State Bureau of Investigation agents examined computer drives and other material from the Carthage Police Department, then returned them. No criminal charges have been filed against either the former chief or his wife.
The lawsuit, filed Sept. 14, 2011, accused Chris McKenzie of “fraud and misconduct” in connection with Allison McKenzie’s alleged “embezzlement, theft, conversion, and fraud regarding the misappropriation of funds from the dental practice” and contended the former chief “was complicit in the illegal conduct” of his wife “and, upon information and belief conspired and planned” with her “to engage in the unlawful conduct,” according to court documents.
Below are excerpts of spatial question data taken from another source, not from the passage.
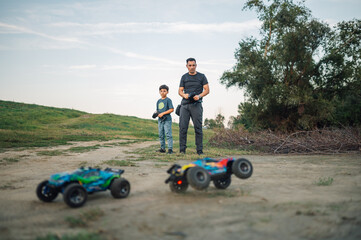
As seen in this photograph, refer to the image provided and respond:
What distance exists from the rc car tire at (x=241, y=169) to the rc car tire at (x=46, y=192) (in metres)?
1.88

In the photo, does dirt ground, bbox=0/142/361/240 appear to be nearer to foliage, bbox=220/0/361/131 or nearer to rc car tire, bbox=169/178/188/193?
rc car tire, bbox=169/178/188/193

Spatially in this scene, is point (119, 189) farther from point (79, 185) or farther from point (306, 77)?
point (306, 77)

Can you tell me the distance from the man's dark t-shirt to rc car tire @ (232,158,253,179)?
4.23 m

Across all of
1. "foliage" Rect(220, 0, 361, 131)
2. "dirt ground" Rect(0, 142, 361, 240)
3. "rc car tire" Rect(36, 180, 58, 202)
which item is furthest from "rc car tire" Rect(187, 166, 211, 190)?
"foliage" Rect(220, 0, 361, 131)

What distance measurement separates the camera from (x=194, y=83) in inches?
287

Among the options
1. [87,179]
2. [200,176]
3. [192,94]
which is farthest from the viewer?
[192,94]

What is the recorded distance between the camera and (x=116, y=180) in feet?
9.54

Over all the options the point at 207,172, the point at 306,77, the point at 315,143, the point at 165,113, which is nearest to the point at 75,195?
the point at 207,172

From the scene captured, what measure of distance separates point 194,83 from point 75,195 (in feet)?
16.7

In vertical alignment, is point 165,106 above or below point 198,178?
above

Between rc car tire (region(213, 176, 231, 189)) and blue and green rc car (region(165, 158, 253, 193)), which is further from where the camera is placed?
rc car tire (region(213, 176, 231, 189))

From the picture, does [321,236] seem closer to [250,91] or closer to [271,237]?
[271,237]

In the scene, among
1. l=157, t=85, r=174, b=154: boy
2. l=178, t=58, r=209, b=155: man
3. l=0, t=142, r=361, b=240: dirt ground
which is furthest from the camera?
l=157, t=85, r=174, b=154: boy

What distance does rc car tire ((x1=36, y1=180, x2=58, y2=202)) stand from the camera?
2762mm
Rowland said “information and belief” is legalese that means “we don’t have absolute proof, but we believe this to be so.”
“It is basically saying we think that if we dig in we are going to find information to substantiate this,” Rowland said. “It’s a belief, not a fact. What I would say on the record is that — unfortunately — he did not receive counseling at an early stage in the proceedings, didn’t get his responsive pleadings in, in a timely fashion.
“As a result, as a matter of law, the default was issued. Now they have some difficult decisions.”